48 P450 unigenes of the CYP4 clan were found in our study. CYP4C15,
initially cloned from the steroidogenic glands (Y-organs) of crayfish,
has been suggested to be involved in ecdysteroid biosynthesis
[[132]38]. In Diploptera punctata, CYP4C7 is expressed selectively in
the corpora allata and metabolizes JH and its precursors into new
metabolites [[133]10, [134]30]. CYP4 unigenes in H. armigera homologous
to CYP15A1 and CYP4C7 may be involved in JH biosynthesis and
metabolism. In our study, the expression of these genes in larvae was
higher than in eggs, and was induced by 2-TD treatment (Table [135]3).

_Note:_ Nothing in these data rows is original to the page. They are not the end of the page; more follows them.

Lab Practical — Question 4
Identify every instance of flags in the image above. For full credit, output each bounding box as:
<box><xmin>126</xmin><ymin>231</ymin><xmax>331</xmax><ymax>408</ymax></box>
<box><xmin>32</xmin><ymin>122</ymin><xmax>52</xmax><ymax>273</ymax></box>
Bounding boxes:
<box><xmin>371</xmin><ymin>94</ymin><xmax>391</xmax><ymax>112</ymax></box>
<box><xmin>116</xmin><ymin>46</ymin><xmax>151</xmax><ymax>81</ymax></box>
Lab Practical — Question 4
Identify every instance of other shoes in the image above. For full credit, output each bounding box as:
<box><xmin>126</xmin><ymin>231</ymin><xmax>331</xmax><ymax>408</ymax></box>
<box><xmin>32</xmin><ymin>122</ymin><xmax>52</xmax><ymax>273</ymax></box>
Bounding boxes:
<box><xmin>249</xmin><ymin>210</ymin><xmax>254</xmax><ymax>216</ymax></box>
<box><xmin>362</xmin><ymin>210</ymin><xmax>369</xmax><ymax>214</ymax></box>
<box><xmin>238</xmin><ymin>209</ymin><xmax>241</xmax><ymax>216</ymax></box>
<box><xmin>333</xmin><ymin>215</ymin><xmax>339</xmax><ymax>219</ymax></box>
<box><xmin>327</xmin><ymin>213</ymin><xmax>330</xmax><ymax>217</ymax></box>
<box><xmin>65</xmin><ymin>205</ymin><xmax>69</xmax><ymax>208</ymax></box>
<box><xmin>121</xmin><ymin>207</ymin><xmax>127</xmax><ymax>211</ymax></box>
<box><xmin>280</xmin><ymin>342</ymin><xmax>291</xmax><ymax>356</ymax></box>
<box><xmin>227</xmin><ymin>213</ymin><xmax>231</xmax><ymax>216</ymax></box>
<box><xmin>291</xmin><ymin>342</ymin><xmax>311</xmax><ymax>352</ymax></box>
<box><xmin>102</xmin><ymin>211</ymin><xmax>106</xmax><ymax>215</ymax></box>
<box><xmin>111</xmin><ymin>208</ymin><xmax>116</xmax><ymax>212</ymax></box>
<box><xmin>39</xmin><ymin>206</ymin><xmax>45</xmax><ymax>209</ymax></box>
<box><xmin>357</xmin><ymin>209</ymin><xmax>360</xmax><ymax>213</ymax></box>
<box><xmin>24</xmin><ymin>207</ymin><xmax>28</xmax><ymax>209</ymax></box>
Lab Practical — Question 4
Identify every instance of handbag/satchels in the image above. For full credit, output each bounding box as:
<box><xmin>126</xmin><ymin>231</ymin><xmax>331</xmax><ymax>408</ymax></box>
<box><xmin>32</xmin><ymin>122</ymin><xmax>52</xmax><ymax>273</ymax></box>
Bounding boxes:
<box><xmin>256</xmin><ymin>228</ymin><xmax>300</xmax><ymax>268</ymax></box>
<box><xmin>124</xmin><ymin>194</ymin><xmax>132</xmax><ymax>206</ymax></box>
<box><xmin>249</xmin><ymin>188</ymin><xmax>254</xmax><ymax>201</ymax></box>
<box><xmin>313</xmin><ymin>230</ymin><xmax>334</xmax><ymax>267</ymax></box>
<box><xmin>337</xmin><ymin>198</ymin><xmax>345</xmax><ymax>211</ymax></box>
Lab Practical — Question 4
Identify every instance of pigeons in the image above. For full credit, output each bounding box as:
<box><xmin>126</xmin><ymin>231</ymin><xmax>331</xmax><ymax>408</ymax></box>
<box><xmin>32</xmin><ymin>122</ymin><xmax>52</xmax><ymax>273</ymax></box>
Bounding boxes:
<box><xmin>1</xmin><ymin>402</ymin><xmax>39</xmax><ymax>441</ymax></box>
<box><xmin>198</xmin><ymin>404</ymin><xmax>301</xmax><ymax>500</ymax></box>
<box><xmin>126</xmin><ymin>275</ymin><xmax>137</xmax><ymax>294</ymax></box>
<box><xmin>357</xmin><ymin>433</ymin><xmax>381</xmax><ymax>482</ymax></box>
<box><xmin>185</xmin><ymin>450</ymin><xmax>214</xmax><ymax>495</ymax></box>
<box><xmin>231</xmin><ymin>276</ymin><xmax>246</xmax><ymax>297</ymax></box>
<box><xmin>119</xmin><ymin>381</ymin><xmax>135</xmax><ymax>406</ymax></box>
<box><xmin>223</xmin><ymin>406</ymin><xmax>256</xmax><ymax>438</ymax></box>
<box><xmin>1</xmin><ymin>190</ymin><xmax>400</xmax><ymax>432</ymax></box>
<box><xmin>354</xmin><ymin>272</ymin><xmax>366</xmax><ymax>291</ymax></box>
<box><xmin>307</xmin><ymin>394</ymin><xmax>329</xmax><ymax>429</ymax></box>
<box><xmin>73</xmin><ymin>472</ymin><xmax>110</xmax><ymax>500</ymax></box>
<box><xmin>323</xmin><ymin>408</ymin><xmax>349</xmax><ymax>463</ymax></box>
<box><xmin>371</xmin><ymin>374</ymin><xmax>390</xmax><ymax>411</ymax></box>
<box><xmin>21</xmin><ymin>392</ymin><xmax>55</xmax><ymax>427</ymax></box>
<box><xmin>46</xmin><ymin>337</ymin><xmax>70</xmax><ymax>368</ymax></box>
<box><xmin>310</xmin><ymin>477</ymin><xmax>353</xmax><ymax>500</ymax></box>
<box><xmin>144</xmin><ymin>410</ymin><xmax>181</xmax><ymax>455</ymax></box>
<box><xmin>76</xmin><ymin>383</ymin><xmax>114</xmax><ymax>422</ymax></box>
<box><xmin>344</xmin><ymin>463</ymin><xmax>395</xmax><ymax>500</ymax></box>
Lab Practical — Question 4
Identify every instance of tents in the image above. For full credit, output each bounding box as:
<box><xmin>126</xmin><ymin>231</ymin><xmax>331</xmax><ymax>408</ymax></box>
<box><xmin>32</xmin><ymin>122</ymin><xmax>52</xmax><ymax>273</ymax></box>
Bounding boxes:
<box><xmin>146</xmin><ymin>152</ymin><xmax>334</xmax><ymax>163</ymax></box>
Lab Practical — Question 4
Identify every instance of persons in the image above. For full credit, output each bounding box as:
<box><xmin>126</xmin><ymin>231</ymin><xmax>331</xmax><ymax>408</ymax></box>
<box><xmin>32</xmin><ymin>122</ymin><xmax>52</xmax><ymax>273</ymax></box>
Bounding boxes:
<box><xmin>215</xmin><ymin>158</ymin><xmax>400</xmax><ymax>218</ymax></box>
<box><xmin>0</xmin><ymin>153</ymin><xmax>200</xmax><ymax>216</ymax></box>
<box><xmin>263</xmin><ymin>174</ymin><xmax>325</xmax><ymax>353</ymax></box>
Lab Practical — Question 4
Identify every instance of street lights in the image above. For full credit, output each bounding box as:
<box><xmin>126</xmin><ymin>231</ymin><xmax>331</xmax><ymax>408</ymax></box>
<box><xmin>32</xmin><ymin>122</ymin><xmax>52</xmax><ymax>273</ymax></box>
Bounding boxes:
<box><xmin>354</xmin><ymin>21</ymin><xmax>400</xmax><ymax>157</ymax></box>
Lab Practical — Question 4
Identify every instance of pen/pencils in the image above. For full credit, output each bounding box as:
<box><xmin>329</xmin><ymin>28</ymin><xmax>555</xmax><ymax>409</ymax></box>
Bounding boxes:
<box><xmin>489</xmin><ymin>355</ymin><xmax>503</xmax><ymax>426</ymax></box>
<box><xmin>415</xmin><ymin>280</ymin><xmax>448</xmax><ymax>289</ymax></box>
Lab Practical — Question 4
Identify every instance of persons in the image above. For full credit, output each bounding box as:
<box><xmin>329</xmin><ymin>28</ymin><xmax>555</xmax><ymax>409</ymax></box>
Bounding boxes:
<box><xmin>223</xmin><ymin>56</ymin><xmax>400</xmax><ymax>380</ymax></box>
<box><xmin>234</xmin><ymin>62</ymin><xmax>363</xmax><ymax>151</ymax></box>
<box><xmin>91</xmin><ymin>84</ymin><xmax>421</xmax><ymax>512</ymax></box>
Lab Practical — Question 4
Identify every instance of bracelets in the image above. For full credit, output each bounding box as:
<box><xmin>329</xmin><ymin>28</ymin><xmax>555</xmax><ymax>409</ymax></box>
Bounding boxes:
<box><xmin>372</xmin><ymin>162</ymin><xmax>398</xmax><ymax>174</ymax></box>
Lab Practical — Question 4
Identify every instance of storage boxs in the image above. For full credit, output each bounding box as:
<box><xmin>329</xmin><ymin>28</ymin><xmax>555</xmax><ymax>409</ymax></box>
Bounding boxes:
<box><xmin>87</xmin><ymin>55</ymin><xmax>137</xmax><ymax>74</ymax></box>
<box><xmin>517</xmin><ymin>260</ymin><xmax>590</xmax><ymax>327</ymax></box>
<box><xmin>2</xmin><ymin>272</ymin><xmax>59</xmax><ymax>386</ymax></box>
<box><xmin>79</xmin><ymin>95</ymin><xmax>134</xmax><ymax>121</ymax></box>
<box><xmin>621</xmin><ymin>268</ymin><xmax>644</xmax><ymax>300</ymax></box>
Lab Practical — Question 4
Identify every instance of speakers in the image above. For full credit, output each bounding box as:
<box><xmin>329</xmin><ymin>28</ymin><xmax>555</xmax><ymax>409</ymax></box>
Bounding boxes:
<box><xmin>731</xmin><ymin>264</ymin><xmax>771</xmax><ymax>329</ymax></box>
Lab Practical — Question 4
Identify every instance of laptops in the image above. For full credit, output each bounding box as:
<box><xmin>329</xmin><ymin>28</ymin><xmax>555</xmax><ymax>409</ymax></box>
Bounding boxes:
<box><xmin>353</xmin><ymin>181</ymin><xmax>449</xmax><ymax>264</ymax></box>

Four CYP4 unigenes (12812, 10466, 10601, 14820) were specifically
expressed in larvae, and one CYP4 unigene (22936) was solely expressed
in females. These expressed P450 unigenes seem likely to play important
roles during these specific stages (Table [136]1). 2-TD treatment
strongly induced the expression of CYP4 unigenes in 6^th instar larvae
(Fig. [137]4a), a finding consistent with previous research in other
insects [[138]23]. These imply that the increased expression of CYP4
transcripts induced by 2-TD treatment would likely also affect JH
biosynthesis and metabolism.
Our DGE analysis found that CYP333B3 (12317) and CYP333A3 (25319),
which belong to the mito.CYP clan, were also regulated by 2-TD
(Table [139]3). Other 2-TD-regulated mito.CYP genes are related to the
metabolism of molting hormone, but there have been no reports to prove
that these two unigenes are involved in the biosynthesis or metabolism
of molting hormone. Both the up- and down-regulation of these two P450
unigenes may be of critical importance in the development and
metamorphosis of insects. As many of these genes are conserved among
many insect species, our study provides a foundation for the functional
characterization of the roles of these two P450 unigenes in insect
development and metamorphosis.
About 80 P450 unigenes of the CYP3 clan were identified in our study.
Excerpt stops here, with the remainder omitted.